If you go to a discount broker who isn't getting paid on commission, you might think the broker is putting your interests first. Turns out the brokerages may not have those brokers on "commission," but they do pay them "incentives," including a higher percentage for the more profitable, heavier fee options.
In this segment from the Motley Fool Answers podcast, Alison Southwick and Robert Brokamp chat about these hidden compensation structures, why they ensure some customers will be subtly steered toward financial products that aren't the best choice for them, and how you can pick a financial advisor who is more likely to have your back.
A full transcript follows the video.
This video was recorded on Jan. 16, 2018.
Alison Southwick: Well, Bro, I have been reading what I've read many times in the past, and that is the writings of Jason Zweig over at The Wall Street Journal. He and reporter Anne Tergesen went and interviewed dozens of former employers from the three largest discount brokers by assets, So, Fidelity, Schwab, TD [Ameritrade]. And they asked them not necessarily how they are incentivized through commissions, but other ways that they are perhaps incentivized to put financial products in front of their clients that maybe are not the best for them. That maybe charge higher fees.
And so for example, Fidelity representatives are paid 0.04% of the assets clients invest in most types of mutual funds or exchange-traded funds, but they earn twice as much, more than twice as much -- 0.10% -- on choices that generate higher annual fees for Fidelity.
Robert Brokamp: Oh, really!
Southwick: So, managed accounts, annuities, and referrals to independent financial advisors. A quote in here is from a guy who used to work at Fidelity. He said, "Clients hear the representatives don't work on commissions, and they think that means a rep doesn't work on incentives."
Brokamp: That is fascinating. I think by far the average person who calls up Fidelity or any of these other discount brokers are thinking they're getting pretty objective advice.
Southwick: Yes. So, The Wall Street Journal looked at, again, Fidelity's achiever bonus -- I just pulled this example out of the article -- and it could add up to more than $92,000 a year, the bonuses that they can get. And so it's a pretty long article, and I like to, of course, scroll down to the comment section.
And once you get past the comments that blame Trump or Obama, the comments kind of fell into two different camps. One camp was the, "Well, duh!" Kind of like, "This is how they make money. This is Wall Street. Wall Street's evil." Or it was like, "Well, duh! What do you expect? Fidelity is not a charity. They have to make money somehow and incentivize people." But there were quite a few people who were like, "This was not my experience." And my biggest question, I guess, coming away from it is how would you know?
Southwick: Because if something can be gamed, it will be gamed, and incentives are there for a reason, to get people to do a specific action. I'm asking you now. How are you able to even know?
Brokamp: That's a really good question. Of course, you can ask, but you don't know if you're getting the right answer. You would think that some of this is disclosed in something that you signed when you became a customer, but whether there are specifics there, I doubt it. The bottom line, what this demonstrates, too, is these are all ex-employees.

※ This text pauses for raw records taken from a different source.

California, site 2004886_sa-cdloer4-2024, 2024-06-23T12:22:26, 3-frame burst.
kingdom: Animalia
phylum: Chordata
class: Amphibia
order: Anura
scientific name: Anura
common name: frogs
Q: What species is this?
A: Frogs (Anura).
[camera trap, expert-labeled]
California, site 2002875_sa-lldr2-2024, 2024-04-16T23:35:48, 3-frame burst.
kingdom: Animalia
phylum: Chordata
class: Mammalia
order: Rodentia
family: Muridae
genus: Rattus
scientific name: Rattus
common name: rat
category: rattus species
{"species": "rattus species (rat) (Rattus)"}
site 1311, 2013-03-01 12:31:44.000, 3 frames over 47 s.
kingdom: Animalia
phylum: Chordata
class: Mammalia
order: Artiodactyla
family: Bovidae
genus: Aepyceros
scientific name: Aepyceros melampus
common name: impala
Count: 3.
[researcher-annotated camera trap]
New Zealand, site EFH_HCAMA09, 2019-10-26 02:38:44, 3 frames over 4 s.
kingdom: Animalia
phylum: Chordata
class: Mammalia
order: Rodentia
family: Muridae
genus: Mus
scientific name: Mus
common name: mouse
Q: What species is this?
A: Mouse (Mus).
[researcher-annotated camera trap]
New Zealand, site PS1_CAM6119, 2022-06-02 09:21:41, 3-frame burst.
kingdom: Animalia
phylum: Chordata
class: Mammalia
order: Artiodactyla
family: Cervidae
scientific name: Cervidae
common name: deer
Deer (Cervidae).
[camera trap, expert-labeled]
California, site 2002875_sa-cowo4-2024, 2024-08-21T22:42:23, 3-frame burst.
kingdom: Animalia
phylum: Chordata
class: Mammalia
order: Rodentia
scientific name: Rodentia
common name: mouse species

Brokamp: So, whether it's there, or sites like Glassdoor, or other places, people talk, and if you do enough digging, you'll find out somewhere the incentives behind the stuff. But it's not going to be right there, up front. You're going to have to do the research.
Southwick: Yeah, well, that's just it. We've talked about in the past, a fair amount, on how to find a financial advisor, but for those who are maybe new to the show, what is your best takeaway for people hiring a financial advisor to make sure they're getting one that is putting their interests first?
Brokamp: Well, so, we've talked about, frequently, someone who is truly fee only, which means you are just paying for the advice. You might be paying for assets under management, but it's very clear and up front, and someone who is a fiduciary. So they are legally obligated to put your interests first. That, to me, is the No. 1 advice. I think you can still get good advice from a company like Fidelity, but you just might have to do a little digging to find out exactly where the incentives are.
Southwick: Anyway, a fascinating article from The Wall Street Journal. Again, it's Jason Zweig and the reporter is Anne Tergesen if you would like to read it and enjoy the comments, because people get snarky. Pop some popcorn.